— Begin —

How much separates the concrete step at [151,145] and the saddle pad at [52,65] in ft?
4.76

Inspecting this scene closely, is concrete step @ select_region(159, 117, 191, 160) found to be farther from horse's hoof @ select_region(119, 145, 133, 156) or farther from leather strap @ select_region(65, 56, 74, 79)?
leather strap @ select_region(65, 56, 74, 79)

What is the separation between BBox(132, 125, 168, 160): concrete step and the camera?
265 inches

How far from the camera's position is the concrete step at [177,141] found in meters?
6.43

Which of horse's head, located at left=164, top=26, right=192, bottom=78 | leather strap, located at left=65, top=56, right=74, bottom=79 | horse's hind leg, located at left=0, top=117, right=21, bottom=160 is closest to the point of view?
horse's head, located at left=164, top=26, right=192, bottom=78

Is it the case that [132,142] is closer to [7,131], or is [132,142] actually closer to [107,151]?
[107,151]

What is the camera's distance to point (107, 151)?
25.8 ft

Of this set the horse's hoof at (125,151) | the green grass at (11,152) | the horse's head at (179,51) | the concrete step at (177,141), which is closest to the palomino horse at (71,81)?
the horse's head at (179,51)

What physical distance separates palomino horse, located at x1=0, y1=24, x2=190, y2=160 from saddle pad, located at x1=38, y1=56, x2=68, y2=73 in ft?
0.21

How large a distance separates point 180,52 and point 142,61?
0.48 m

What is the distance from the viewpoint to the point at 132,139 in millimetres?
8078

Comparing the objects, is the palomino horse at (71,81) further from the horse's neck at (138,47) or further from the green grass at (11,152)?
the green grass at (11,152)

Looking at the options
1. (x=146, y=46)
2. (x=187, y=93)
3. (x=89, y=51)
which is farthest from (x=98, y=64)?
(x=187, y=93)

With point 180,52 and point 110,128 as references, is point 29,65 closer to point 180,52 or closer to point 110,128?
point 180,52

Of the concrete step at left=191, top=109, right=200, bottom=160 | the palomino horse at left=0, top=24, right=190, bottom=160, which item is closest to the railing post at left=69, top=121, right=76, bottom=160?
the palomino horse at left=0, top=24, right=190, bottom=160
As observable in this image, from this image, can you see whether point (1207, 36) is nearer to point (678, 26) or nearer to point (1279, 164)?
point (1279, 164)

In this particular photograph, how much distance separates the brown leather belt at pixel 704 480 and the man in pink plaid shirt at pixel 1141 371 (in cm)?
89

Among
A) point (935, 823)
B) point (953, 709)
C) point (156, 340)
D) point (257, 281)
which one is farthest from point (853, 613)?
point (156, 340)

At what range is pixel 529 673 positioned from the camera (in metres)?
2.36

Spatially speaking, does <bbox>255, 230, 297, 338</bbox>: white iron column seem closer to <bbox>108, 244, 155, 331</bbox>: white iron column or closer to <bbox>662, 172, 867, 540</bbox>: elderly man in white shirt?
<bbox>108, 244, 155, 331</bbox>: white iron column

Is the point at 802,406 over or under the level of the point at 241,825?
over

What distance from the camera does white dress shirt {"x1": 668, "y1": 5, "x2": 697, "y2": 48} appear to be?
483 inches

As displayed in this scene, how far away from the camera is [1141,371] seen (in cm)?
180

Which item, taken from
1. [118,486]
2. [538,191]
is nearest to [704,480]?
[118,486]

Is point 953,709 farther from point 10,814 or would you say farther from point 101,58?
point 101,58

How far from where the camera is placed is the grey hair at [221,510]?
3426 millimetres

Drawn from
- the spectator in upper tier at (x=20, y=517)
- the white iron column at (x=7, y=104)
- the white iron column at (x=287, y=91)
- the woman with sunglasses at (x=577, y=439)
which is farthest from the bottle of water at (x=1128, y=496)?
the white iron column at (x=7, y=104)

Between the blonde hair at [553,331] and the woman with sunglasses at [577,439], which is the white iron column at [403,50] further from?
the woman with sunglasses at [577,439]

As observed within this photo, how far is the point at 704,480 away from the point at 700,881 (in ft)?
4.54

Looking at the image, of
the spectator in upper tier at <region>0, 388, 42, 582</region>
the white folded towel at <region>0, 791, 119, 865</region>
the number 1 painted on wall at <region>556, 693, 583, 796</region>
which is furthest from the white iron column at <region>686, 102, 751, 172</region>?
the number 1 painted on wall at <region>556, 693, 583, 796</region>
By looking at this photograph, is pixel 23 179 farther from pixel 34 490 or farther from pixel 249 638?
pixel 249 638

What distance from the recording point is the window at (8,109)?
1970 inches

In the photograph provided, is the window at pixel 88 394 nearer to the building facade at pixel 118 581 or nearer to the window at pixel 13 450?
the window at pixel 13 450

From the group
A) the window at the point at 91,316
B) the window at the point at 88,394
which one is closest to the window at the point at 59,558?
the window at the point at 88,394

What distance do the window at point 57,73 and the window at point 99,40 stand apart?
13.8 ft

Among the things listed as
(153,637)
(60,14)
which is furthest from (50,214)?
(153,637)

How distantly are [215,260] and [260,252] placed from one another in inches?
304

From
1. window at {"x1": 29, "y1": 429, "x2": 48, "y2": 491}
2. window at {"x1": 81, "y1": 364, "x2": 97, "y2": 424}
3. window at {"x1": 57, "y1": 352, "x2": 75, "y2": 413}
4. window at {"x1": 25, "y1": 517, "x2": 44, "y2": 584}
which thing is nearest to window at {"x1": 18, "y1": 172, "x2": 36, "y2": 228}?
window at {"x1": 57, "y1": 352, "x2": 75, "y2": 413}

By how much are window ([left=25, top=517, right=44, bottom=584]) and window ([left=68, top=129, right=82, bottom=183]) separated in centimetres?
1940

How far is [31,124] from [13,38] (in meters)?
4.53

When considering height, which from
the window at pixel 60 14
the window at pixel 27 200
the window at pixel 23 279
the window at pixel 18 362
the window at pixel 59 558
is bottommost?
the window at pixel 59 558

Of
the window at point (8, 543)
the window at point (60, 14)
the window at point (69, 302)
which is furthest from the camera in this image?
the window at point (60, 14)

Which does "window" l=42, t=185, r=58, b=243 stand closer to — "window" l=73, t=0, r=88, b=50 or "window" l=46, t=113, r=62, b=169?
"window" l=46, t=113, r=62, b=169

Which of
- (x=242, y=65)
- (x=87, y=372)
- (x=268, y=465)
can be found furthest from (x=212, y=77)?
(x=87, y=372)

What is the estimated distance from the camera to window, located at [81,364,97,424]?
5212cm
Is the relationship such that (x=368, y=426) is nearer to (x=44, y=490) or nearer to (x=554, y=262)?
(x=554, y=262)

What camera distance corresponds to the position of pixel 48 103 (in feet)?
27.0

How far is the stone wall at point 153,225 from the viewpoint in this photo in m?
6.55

— End —

◆ WRITTEN INSTRUCTION
Every record above needs to be repeated word for word.

◆ WRITTEN RESPONSE
How much separates the concrete step at [151,145] and the saddle pad at [52,65] in ft?
4.76

Inspecting this scene closely, is concrete step @ select_region(159, 117, 191, 160) found to be farther from horse's hoof @ select_region(119, 145, 133, 156) or farther from leather strap @ select_region(65, 56, 74, 79)?
leather strap @ select_region(65, 56, 74, 79)

What is the separation between BBox(132, 125, 168, 160): concrete step and the camera?
265 inches

How far from the camera's position is the concrete step at [177,141] found in meters?
6.43

Which of horse's head, located at left=164, top=26, right=192, bottom=78 | leather strap, located at left=65, top=56, right=74, bottom=79 | horse's hind leg, located at left=0, top=117, right=21, bottom=160 is closest to the point of view?
horse's head, located at left=164, top=26, right=192, bottom=78

Is it the case that [132,142] is closer to [7,131], or is [132,142] actually closer to [107,151]?
[107,151]

What is the camera's distance to point (107, 151)?
25.8 ft

Of this set the horse's hoof at (125,151) | the green grass at (11,152) | the horse's head at (179,51) | the concrete step at (177,141), which is closest to the palomino horse at (71,81)?
the horse's head at (179,51)

What physical distance separates palomino horse, located at x1=0, y1=24, x2=190, y2=160 from saddle pad, located at x1=38, y1=56, x2=68, y2=73 in ft?
0.21

How large a distance separates point 180,52 and point 142,61?
0.48 m

What is the distance from the viewpoint to the point at 132,139 in millimetres?
8078

Comparing the objects, is the palomino horse at (71,81) further from the horse's neck at (138,47) or further from the green grass at (11,152)?
the green grass at (11,152)

Looking at the options
1. (x=146, y=46)
2. (x=187, y=93)
3. (x=89, y=51)
which is farthest from (x=98, y=64)?
(x=187, y=93)

With point 180,52 and point 110,128 as references, is point 29,65 closer to point 180,52 or closer to point 110,128?
point 180,52

Of the concrete step at left=191, top=109, right=200, bottom=160 | the palomino horse at left=0, top=24, right=190, bottom=160, which item is closest to the railing post at left=69, top=121, right=76, bottom=160?
the palomino horse at left=0, top=24, right=190, bottom=160
As observable in this image, from this image, can you see whether point (1207, 36) is nearer to point (678, 26) or nearer to point (1279, 164)?
point (1279, 164)

In this particular photograph, how much distance separates the brown leather belt at pixel 704 480 and the man in pink plaid shirt at pixel 1141 371 (in cm)?
89

Among
A) point (935, 823)
B) point (953, 709)
C) point (156, 340)
D) point (257, 281)
which one is farthest from point (853, 613)?
point (156, 340)

At what range is pixel 529 673 positioned from the camera (in metres)?
2.36

Spatially speaking, does <bbox>255, 230, 297, 338</bbox>: white iron column seem closer to <bbox>108, 244, 155, 331</bbox>: white iron column or closer to <bbox>662, 172, 867, 540</bbox>: elderly man in white shirt?
<bbox>108, 244, 155, 331</bbox>: white iron column

Is the point at 802,406 over or under the level of the point at 241,825?
over

What distance from the camera does white dress shirt {"x1": 668, "y1": 5, "x2": 697, "y2": 48} appear to be?
483 inches

As displayed in this scene, how far away from the camera is [1141,371] seen (in cm)?
180

Which item, taken from
1. [118,486]
2. [538,191]
is nearest to [704,480]?
[118,486]

Is point 953,709 farther from point 10,814 or would you say farther from point 101,58?
point 101,58

How far from where the camera is placed is the grey hair at [221,510]?
3426 millimetres

Drawn from
- the spectator in upper tier at (x=20, y=517)
- the white iron column at (x=7, y=104)
- the white iron column at (x=287, y=91)
- the woman with sunglasses at (x=577, y=439)
which is farthest from the bottle of water at (x=1128, y=496)?
the white iron column at (x=7, y=104)

Between the blonde hair at [553,331] and the woman with sunglasses at [577,439], which is the white iron column at [403,50] further from?
the woman with sunglasses at [577,439]

As observed within this photo, how far is the point at 704,480 away from the point at 700,881 (in ft)?
4.54

Looking at the image, of
the spectator in upper tier at <region>0, 388, 42, 582</region>
the white folded towel at <region>0, 791, 119, 865</region>
the number 1 painted on wall at <region>556, 693, 583, 796</region>
which is furthest from the white iron column at <region>686, 102, 751, 172</region>?
the number 1 painted on wall at <region>556, 693, 583, 796</region>
By looking at this photograph, is pixel 23 179 farther from pixel 34 490 or farther from pixel 249 638?
pixel 249 638

What distance from the recording point is the window at (8,109)?
1970 inches

In the photograph provided, is the window at pixel 88 394 nearer to the building facade at pixel 118 581 or nearer to the window at pixel 13 450?
the window at pixel 13 450

From the group
A) the window at the point at 91,316
B) the window at the point at 88,394
which one is closest to the window at the point at 59,558?
the window at the point at 88,394

What distance do the window at point 57,73 and the window at point 99,40 stand apart?
13.8 ft

Among the things listed as
(153,637)
(60,14)
which is furthest from (50,214)?
(153,637)

How distantly are [215,260] and [260,252] placed from one another in inches?
304

From
1. window at {"x1": 29, "y1": 429, "x2": 48, "y2": 491}
2. window at {"x1": 81, "y1": 364, "x2": 97, "y2": 424}
3. window at {"x1": 57, "y1": 352, "x2": 75, "y2": 413}
4. window at {"x1": 25, "y1": 517, "x2": 44, "y2": 584}
which thing is nearest to window at {"x1": 18, "y1": 172, "x2": 36, "y2": 228}?
window at {"x1": 57, "y1": 352, "x2": 75, "y2": 413}

By how much are window ([left=25, top=517, right=44, bottom=584]) and window ([left=68, top=129, right=82, bottom=183]) separated in centimetres?
1940

How far is [31,124] from [13,38] (in meters)?
4.53

When considering height, which from
the window at pixel 60 14
the window at pixel 27 200
the window at pixel 23 279
the window at pixel 18 362
the window at pixel 59 558
is bottommost?
the window at pixel 59 558

Of
the window at point (8, 543)
the window at point (60, 14)
the window at point (69, 302)
which is furthest from the camera in this image?
the window at point (60, 14)

Which does "window" l=42, t=185, r=58, b=243 stand closer to — "window" l=73, t=0, r=88, b=50 or "window" l=46, t=113, r=62, b=169?
"window" l=46, t=113, r=62, b=169

Which of
- (x=242, y=65)
- (x=87, y=372)
- (x=268, y=465)
can be found furthest from (x=212, y=77)?
(x=87, y=372)

What is the estimated distance from the camera to window, located at [81,364,97,424]?
5212cm
Is the relationship such that (x=368, y=426) is nearer to (x=44, y=490) or nearer to (x=554, y=262)?
(x=554, y=262)

What camera distance corresponds to the position of pixel 48 103 (in feet)?
27.0

How far is the stone wall at point 153,225 from the viewpoint in this photo in m?
6.55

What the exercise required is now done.